My grandparents, Nana and Papa, were both chiropractors and although they both grew up in and loved Potter County, during the Great Depression they struggled to keep their practice here going. They lived here in Gold for a while, in this very house, and had an office here – in this room where I am sitting right now. They also lived for a time in Galeton (where my father was born) and in Westfield over in Tioga County. They also had offices in both those places. In the 1930's they moved downstate to New Cumberland, just across the river from Harrisburg. That’s where they raised their family – my father and his two sisters, my aunts Joyce and Sally. Eventually they settled at 431 Bridge Street in a big old house. My grandparents’ chiropractic office was on the first floor. They lived on the second floor. When my father grew up, he became a chiropractor too, and when his parents retired, he took over their practice and moved into that house where he raised his family, my family, for a while. That’s where I lived for the first ten years of my life.
Papa at Chiropractic college. He's on the left with the skull.
My grandfather was raised on a farm and he remained a farm boy all his life. Everywhere he lived he planted a garden. I grew up in the ruins of his garden at 431 Bridge Street. His love of gardens and farm life were passed on to me. Everywhere I’ve lived, in Ohio, in Illinois, in California, I too have planted gardens. Now I live in a place where he once lived and I have gardens where he once planted gardens. It is in my gardens that I have always felt closest to him. I felt it as a child in New Cumberland as I watched the flowers that he planted come up each spring. I feel it here as I tend my flower beds, vegetable gardens, and orchard. One of the nicest compliments I ever received was from Papa’s sister, my Great Aunt Eleanor. After we moved here, we would often visit her in the retirement home where she lived. In the summer I’d take her vegetables from my garden. One time as we sat and talked of family and gardens she said to me, “You remind me so much of Lawrence. You’re like him in so many ways.” It makes me happy to think of it.
Papa with his sunflowers.
 My grandfather, Lawrence Evered Howe.

Today was the fifth Sunday of the month, so I was in charge of the second hour meeting at church. I did a presentation on learning gospel principles by singing from the Children’s Songbook. I realized a while back that many of the members in our branch joined the church as adults and never went to Primary. Most of them are not very familiar with the Children’s Songbook. Having grown up in the church and attended Junior Sunday School and Primary and then having seven children who all went to Primary and a wife who was, in my unbiased opinion, the best Primary chorister ever, I know and love those songs. They teach basic doctrinal concepts with easy to understand words and memorable melodies. I gave a brief history of the songbooks over the years. I told them how to access the hymns and songs on the Gospel Library app, and then we learned and sang I Am a Child of God, I Lived In Heaven, I Pray in Faith, Jesus Once Was a Little Child, and a few other songs. I think it went well.

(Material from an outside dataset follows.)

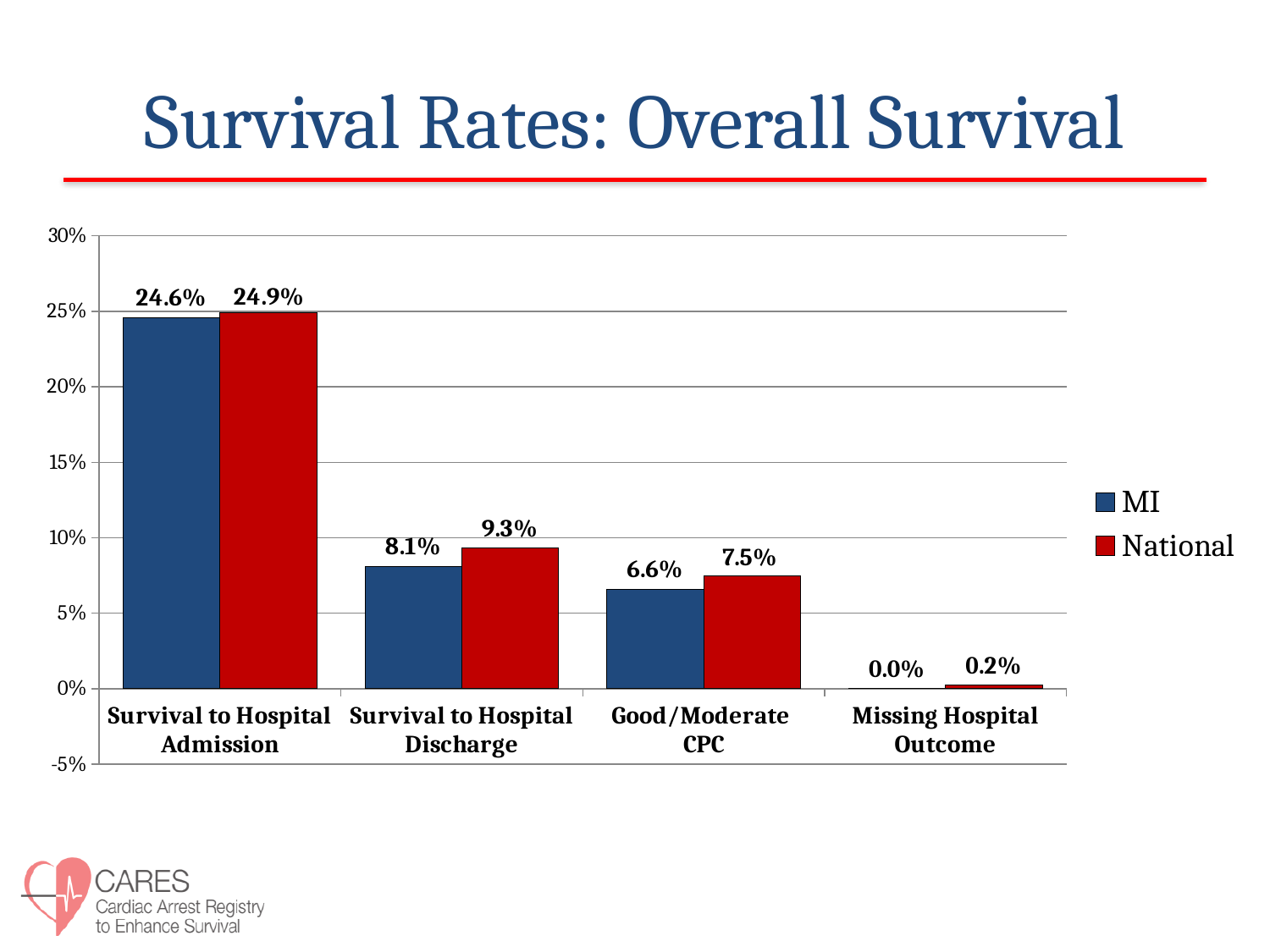
How many series does the legend list? 2 What is the National value for Good/Moderate CPC? 7.5% For Good/Moderate CPC, which is larger, the MI value or the National value? National What is the MI value for Survival to Hospital Admission? 24.6% Which category has the highest National value? Survival to Hospital Admission What is the National value for Survival to Hospital Discharge? 9.3% How many categories are shown on the x axis? 4 What is the difference between the National and MI values for Survival to Hospital Discharge? 1.2% What is the title of the slide? Survival Rates: Overall Survival What kind of chart is shown on the slide? Bar chart Which category has the lowest MI value? Missing Hospital Outcome What is the MI value for Missing Hospital Outcome? 0.0%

The Children Sing (1951-1969), Sing With Me (1969-1989), Children's Songbook (1989- present).

We are home from church now. On the way home we saw two Bald Eagles, one over on Piangetelli Hill feeding on a dead deer. The second was right here in Gold near the old Grange Hall sitting in a pine tree. I tried to get some photos, but none of them turned out. We love seeing them. So it's just Stacey and me here until Hannah gets home later. We're having leftovers for lunch. It's very quiet. It has warmed up enough (37°) that it is raining, which has turned all the snow to slush. I'll be heading down to do the chores soon. And then we'll spend a quiet Sabbath afternoon, just the two of us.